Top of Text excerpt
There is an increasing trend among Indian philanthropists to set up implementing organisations to carry out their philanthropy.

During VikasAnvesh Foundation’s consultations for this study, many mentioned the fact that there is an increasing trend among Indian philanthropists to set up implementing organisations to carry out their philanthropy, rather than fund existing civil society organisations. Many current philanthropists are first-generation entrepreneurs, who, having built successful businesses, believe their skills and leadership would transfer equally well to social development. Plus, they place greater trust in their own teams than in external organisations. Working through credible civil society organisations can add enormously to the philanthropist’s learning, but the degree of control is lower. Which one is preferable?

Other decisions that relate to methods include opting for service delivery (for example, healthcare or education) as opposed to focusing on rights (for example, defending human rights of marginalised communities); opting for an intellectual approach rather than one guided by ground-realities and experience in the field; or choosing speed of execution versus a more gradual development of their own expertise. All of these tradeoffs must be considered when deciding what strategy to pursue, and which causes to support.
Bottom of Text excerpt
Top of The data
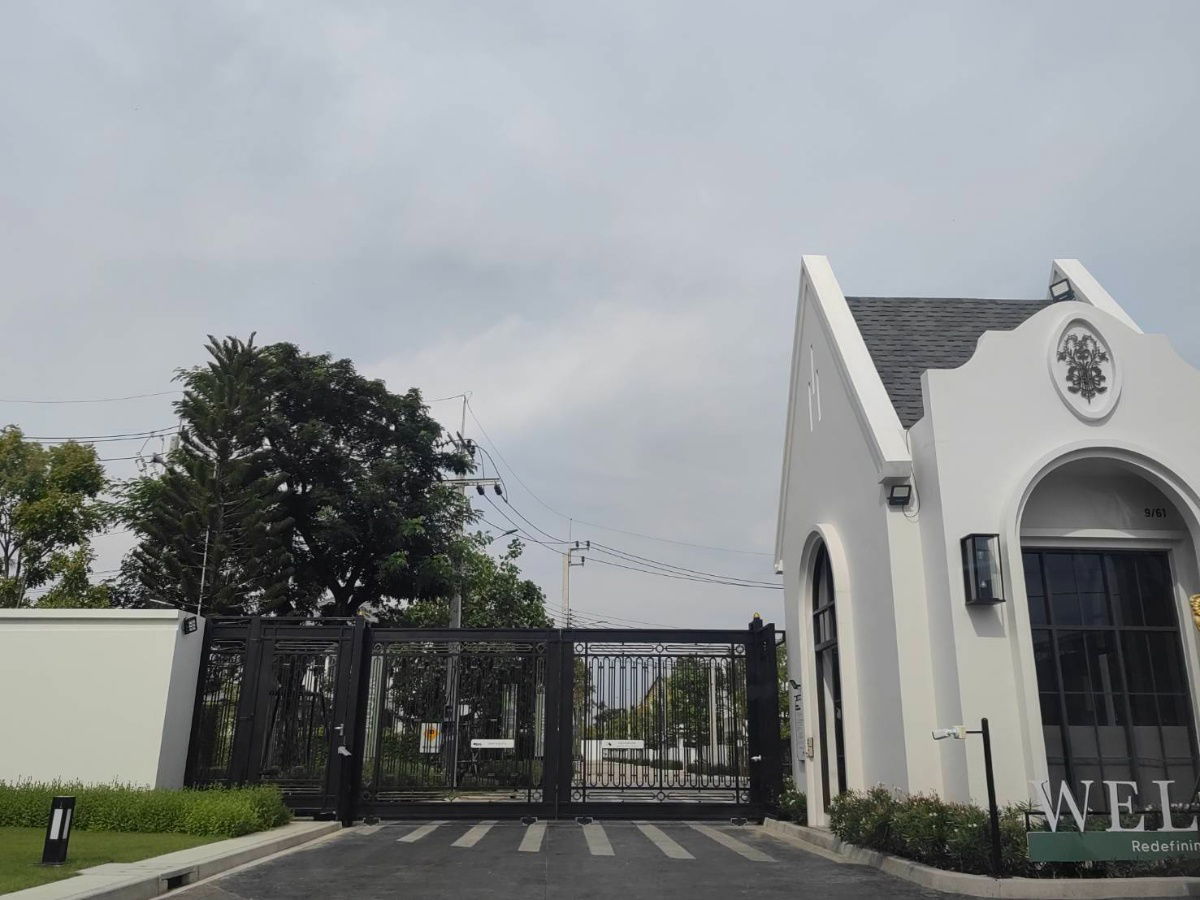 รูป ที่ดินใจกลางเมือง ติดหมู่บ้านแลนด์แอนด์เฮ้าส์ขายถูกมากๆก่อนปรับราคา - รูปที่ 1/6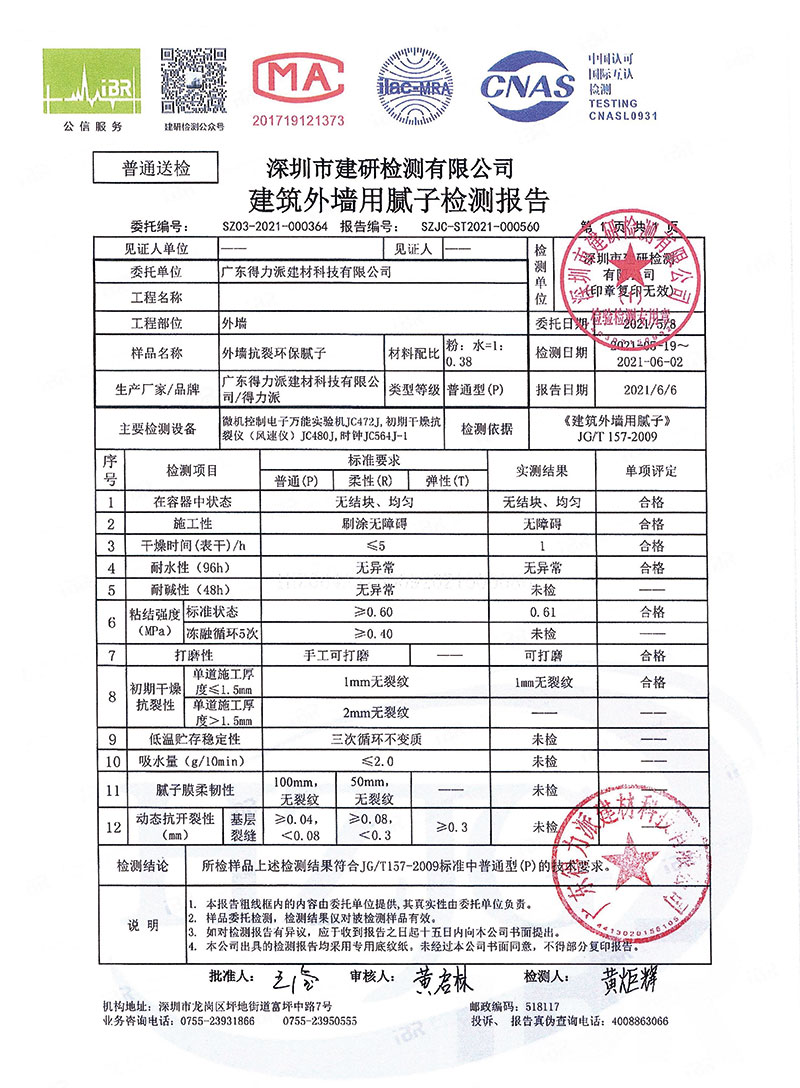 建筑外墻用膩?zhàn)訖z測(cè)報(bào)告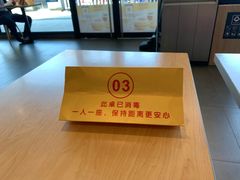 -麦当劳(姜山镇海港城店)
Bottom of The data
Transcribe the passage on Indian philanthropists from "Other decisions that" up to and including "causes to support.".

Other decisions that relate to methods include opting for service delivery (for example, healthcare or education) as opposed to focusing on rights (for example, defending human rights of marginalised communities); opting for an intellectual approach rather than one guided by ground-realities and experience in the field; or choosing speed of execution versus a more gradual development of their own expertise. All of these tradeoffs must be considered when deciding what strategy to pursue, and which causes to support.